DATA FOR ANALYSIS:
=== Begin Enclosure ===

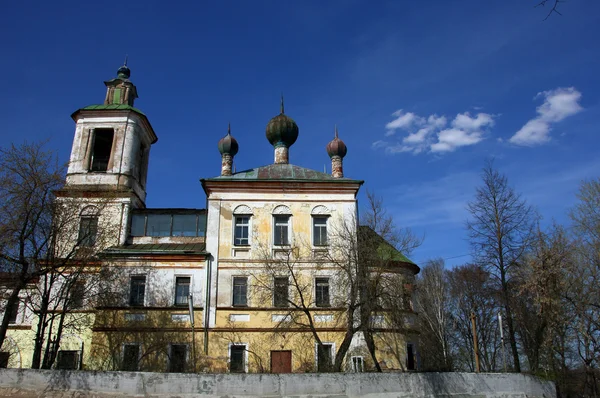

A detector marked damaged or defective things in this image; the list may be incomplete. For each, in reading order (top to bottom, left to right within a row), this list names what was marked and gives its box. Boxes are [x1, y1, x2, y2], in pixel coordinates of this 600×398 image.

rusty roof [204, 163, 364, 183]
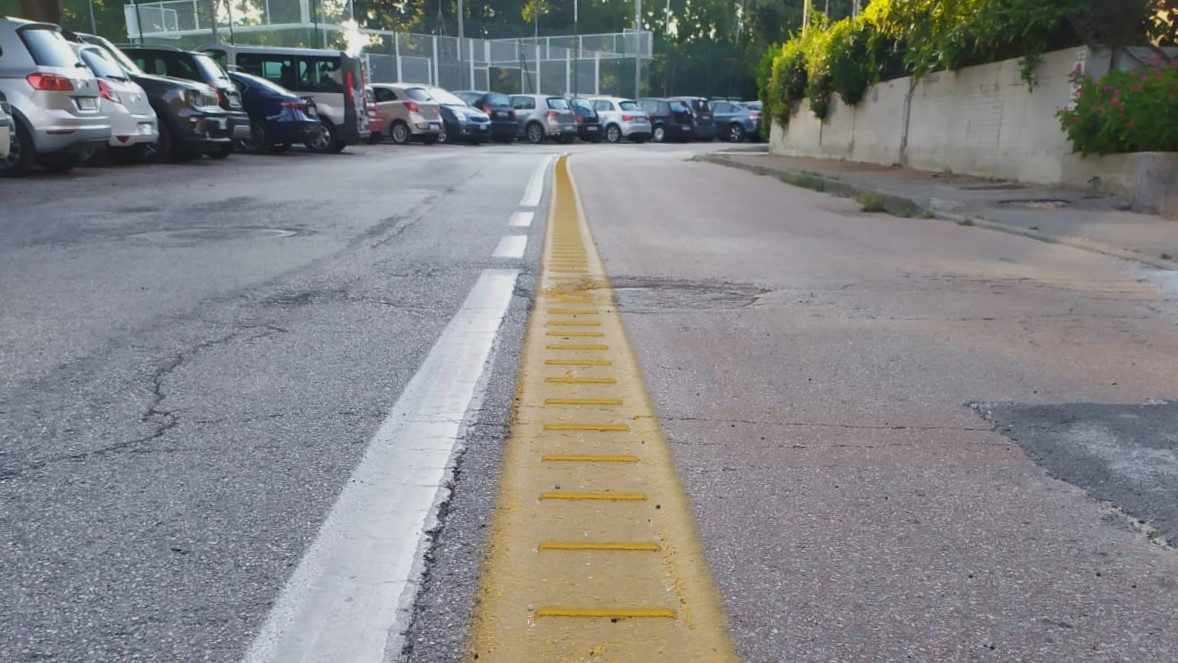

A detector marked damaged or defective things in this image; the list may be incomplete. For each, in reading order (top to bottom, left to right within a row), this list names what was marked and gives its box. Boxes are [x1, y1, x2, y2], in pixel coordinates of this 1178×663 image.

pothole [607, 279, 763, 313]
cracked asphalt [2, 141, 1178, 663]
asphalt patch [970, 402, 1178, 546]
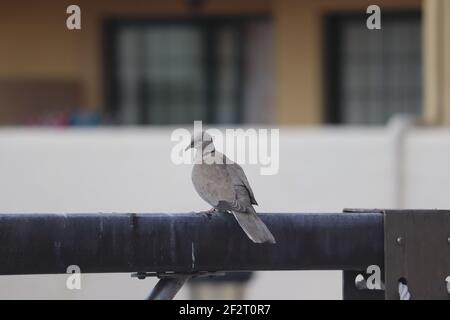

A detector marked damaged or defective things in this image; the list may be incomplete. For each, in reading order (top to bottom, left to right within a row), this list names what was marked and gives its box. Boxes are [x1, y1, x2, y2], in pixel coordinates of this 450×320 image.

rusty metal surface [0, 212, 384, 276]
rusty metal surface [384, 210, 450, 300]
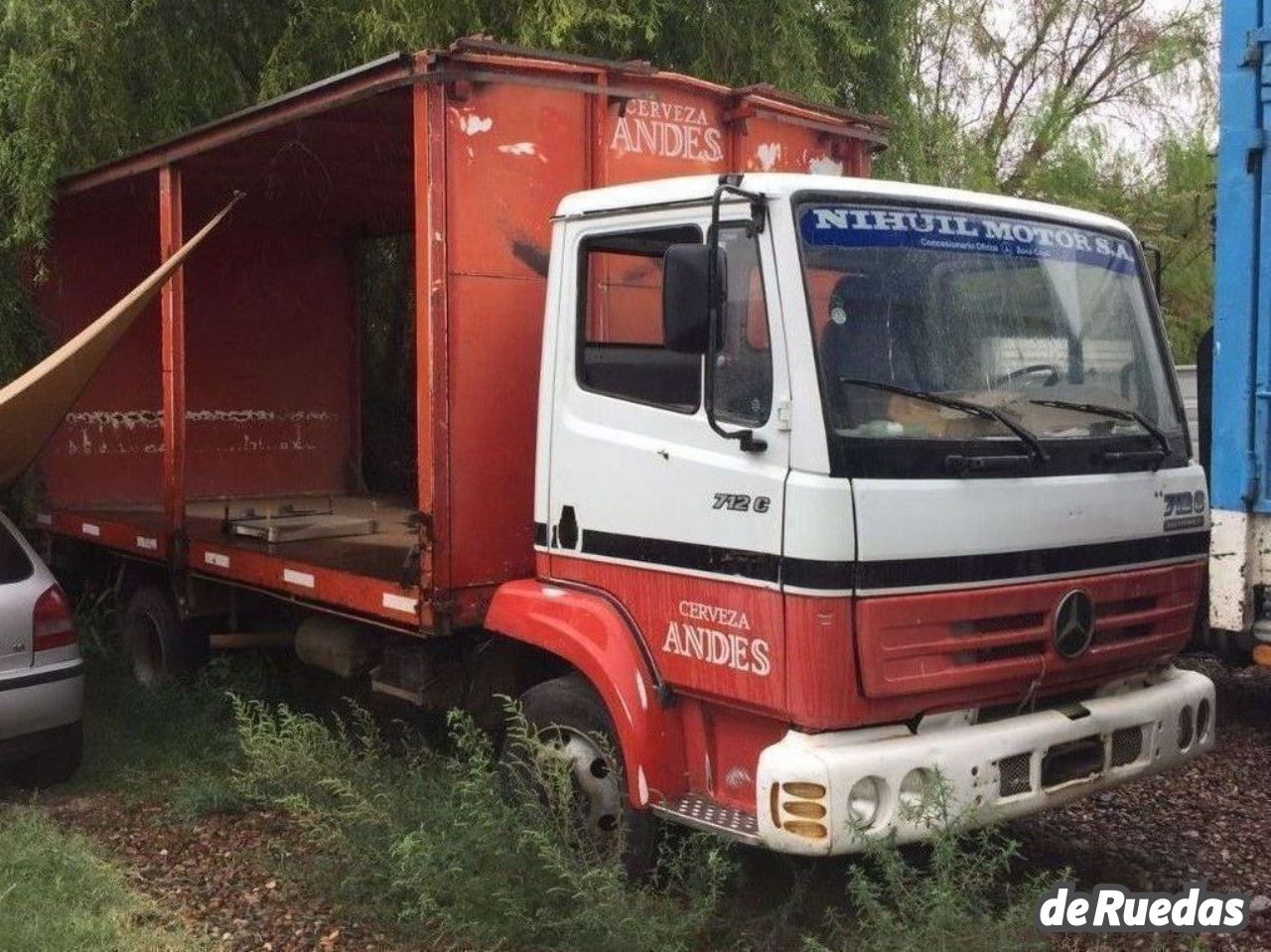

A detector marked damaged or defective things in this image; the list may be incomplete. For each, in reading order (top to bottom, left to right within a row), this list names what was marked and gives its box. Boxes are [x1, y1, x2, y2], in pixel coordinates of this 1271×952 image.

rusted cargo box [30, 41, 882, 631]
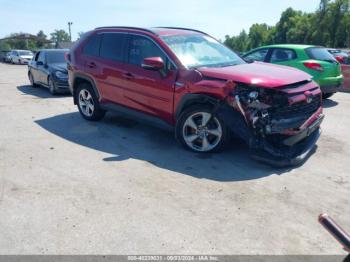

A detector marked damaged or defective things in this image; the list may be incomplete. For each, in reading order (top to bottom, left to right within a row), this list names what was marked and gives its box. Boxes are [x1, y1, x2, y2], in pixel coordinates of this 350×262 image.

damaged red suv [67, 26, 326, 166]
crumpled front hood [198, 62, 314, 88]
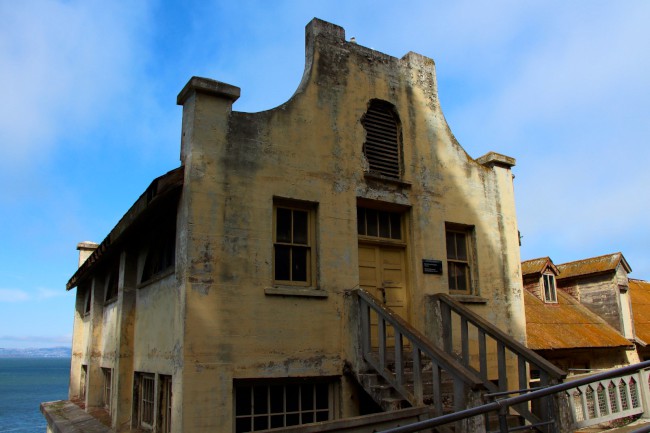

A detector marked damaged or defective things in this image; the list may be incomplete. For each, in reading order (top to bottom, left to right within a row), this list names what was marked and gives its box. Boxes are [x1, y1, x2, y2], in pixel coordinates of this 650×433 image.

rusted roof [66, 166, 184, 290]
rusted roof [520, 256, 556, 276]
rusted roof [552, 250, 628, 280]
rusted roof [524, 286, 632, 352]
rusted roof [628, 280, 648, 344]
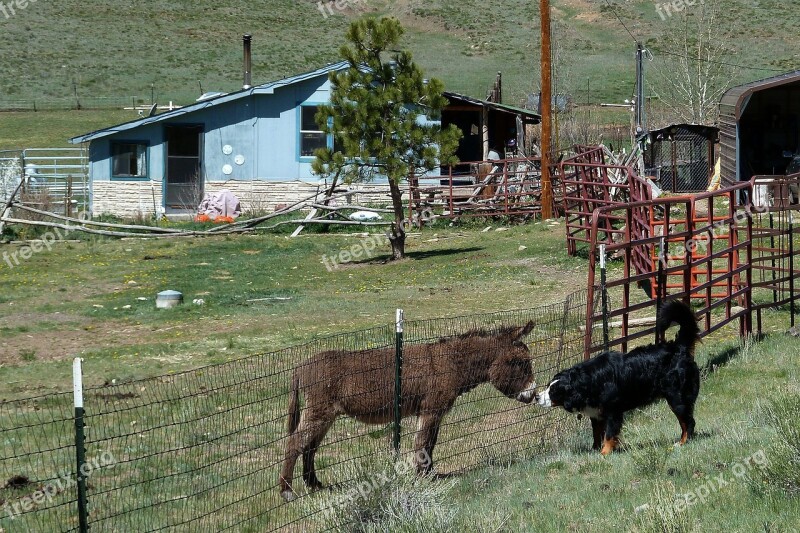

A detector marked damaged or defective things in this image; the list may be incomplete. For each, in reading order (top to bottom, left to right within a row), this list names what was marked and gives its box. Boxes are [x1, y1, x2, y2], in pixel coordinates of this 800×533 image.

=== End Enclosure ===

EXERCISE: Each entry above should be printed again word for word, with any picture dropped.

SOLUTION FOR THIS EXERCISE:
A detector marked damaged or defective things in this image; the list may be incomplete. For each, in reading order (top to bottom, left to right within a row), this list names what was marked and gives its box. Boxes are [x1, y1, x2, y2], in pixel coordinates of this 600×398 image.

rusty roof [204, 163, 364, 183]

A detector marked damaged or defective things in this image; the list may be incomplete. For each, in reading order (top to bottom, left to right within a row), this list names what was marked and gives its box. Boxes are [x1, y1, x2, y2], in pixel coordinates of this 1178×663 image.

pothole [607, 279, 763, 313]
cracked asphalt [2, 141, 1178, 663]
asphalt patch [970, 402, 1178, 546]

A detector marked damaged or defective things in this image; the list may be incomplete. For each, in reading order (top to bottom, left to right within a row), this list names what was marked and gives its box. Boxes are [x1, y1, x2, y2], in pixel coordinates of this 450×320 image.

rusty metal surface [0, 212, 384, 276]
rusty metal surface [384, 210, 450, 300]

A detector marked damaged or defective things in this image; the list may be incomplete. For each, in reading order (top to bottom, left to right within a row), this list names what was marked and gives its box. Boxes are [x1, y1, x2, y2], in pixel coordinates of this 1271×952 image.

rusted cargo box [30, 41, 882, 631]

A detector marked damaged or defective things in this image; the list may be incomplete. For each, in reading order (top to bottom, left to right within a row), this list names what was marked and gives its box. Boxes are [x1, y1, x2, y2], in pixel coordinates of this 350×262 image.

damaged red suv [67, 26, 326, 166]
crumpled front hood [198, 62, 314, 88]

A detector marked damaged or defective things in this image; the list may be incomplete. For each, in reading order (top to bottom, left to right within a row), this list names what was marked and gives its box. Boxes are [x1, y1, x2, y2], in pixel coordinates of this 650×433 image.

rusted roof [66, 166, 184, 290]
rusted roof [520, 256, 556, 276]
rusted roof [552, 250, 628, 280]
rusted roof [524, 286, 632, 352]
rusted roof [628, 280, 648, 344]

A detector marked damaged or defective things in this image; the list may be incomplete. For each, in reading order (top to bottom, left to right within a row), this list names what was marked and gives its box. Boxes are [x1, y1, x2, y2], in pixel coordinates of this 800×533 image.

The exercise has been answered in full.